Why the Judiciary should be challenged

Early this week, President Uhuru Kenyatta came under heavy flak for daring to tread where not even Lucifer is permitted. His deputy's caustic deportment is rubbing off on him. In an unguarded moment, the President, taking cue from William Ruto, went hammer and tongs at a judiciary he now believes is after his scalp come August 8, 2017.

He attacked the Judiciary for supposedly working in favour of the Opposition, completely amnesiac of his earlier urgings that if the Opposition felt aggrieved over anything, well, the courts were there for them. Indeed, the Opposition gleefully took his advice and has made the courts its second home.

Direct hits

So far, Lady Luck seems to smile on the Opposition if the victories it has scored against Jubilee are anything to go by. Unfortunately, a certain name on the bench has featured consistently in the rulings that Jubilee increasingly finds unfavourable to it. Thus, Jubilee's attack dogs whose minds 'snap shut as soon as their mouths open', according to Opposition Principal Moses Wetang'ula, had a field day. But apart from the personalised attacks on Chief Justice David Maraga and Justice George Odunga, the executive outbursts raise a fundamental issue on the role of the Judiciary in good governance, mis-governance and the extent to which the judicial system is responsible for the way our society is today.

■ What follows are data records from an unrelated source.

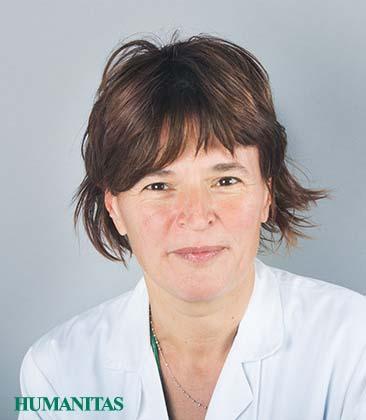 Dott.ssa Paoletta Preatoni
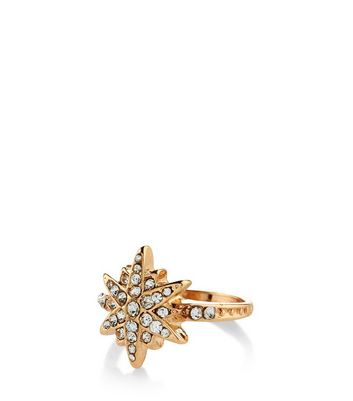 Gold Diamante Star Ring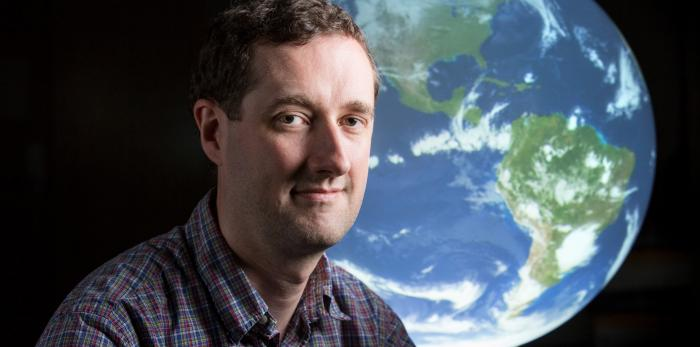 EAPS Associate Professor Paul O'Gorman
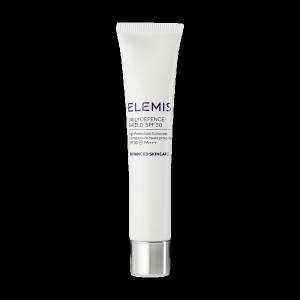 Bilde av Elemis Liquid Layer SPF 30, 50ml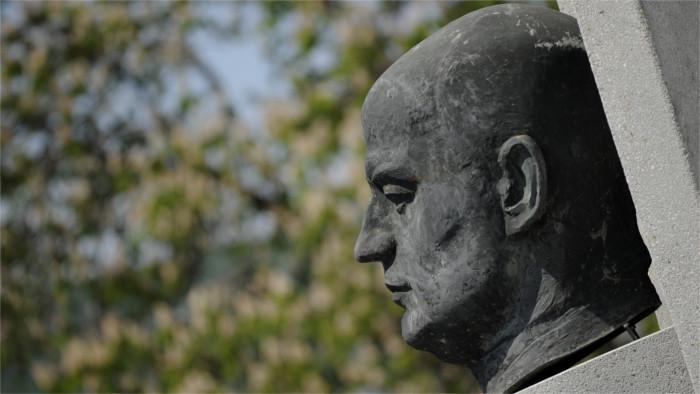 Investigamos en el archivo de la Radio Eslovaca sobre Jozef Murgaš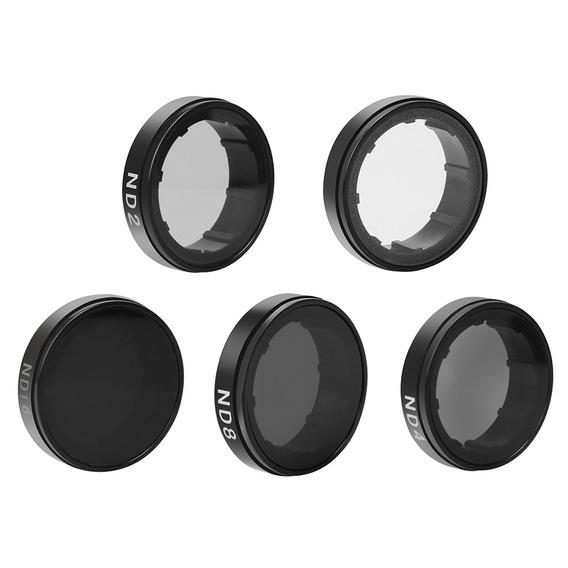3*andoer Lens Rodada Filtros Set Kit (nd2 / Nd4 / Nd8 / Nd16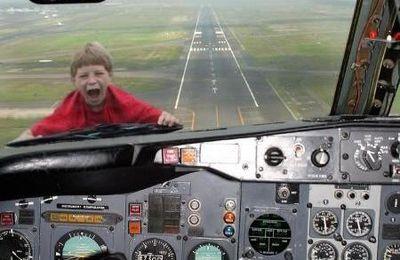 Humour de pilotes d'avion !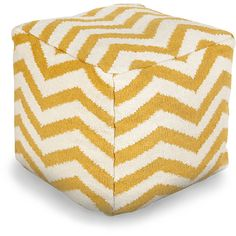 Surya Zig Zag Pouf - Sunflower ($275) ❤ liked on Polyvore featuring home, furniture, ottomans, chevron furniture, patterned ottoman, ivory furniture, cream ottoman and gold furniture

I have no qualms stating the fight against corruption is wasted effort if the judicial system does not re-examine its approach. And as long as legal proceedings remain expensive undertakings, our version of justice will be determined by the depths of one's pockets. The ordinary Kenyan man and woman have little or no faith in a judicial system whose scales are tipped, not necessarily by evidence on the table, but rather the monetary worth of either party. That a peasant whose one-acre piece of land has been grabbed by a moneyed, politically correct individual will lose it, first because he cannot afford the services of a lawyer and secondly, his ignorance on what to do. Pro bono services in Kenya do not exist, except maybe as a concept.

The injunctions that courts churn out by the dozen on any given day mean that the delays and pile-up of cases at the Judiciary are a deliberate move, and it would be foolhardy to deny that they are the expressway to corruption within the hallowed precincts of the Judiciary. Corrupt judges have been decried even as some were relieved of their duties as a consequence. There are inmates in Kenyan jails serving sentences for crimes they know nothing about because they are poor. On the other hand, there are crime suspects out there seeking elective positions today because their money and a judiciary that lays too much stock in their lopsided view of the bill of rights allows them to be free.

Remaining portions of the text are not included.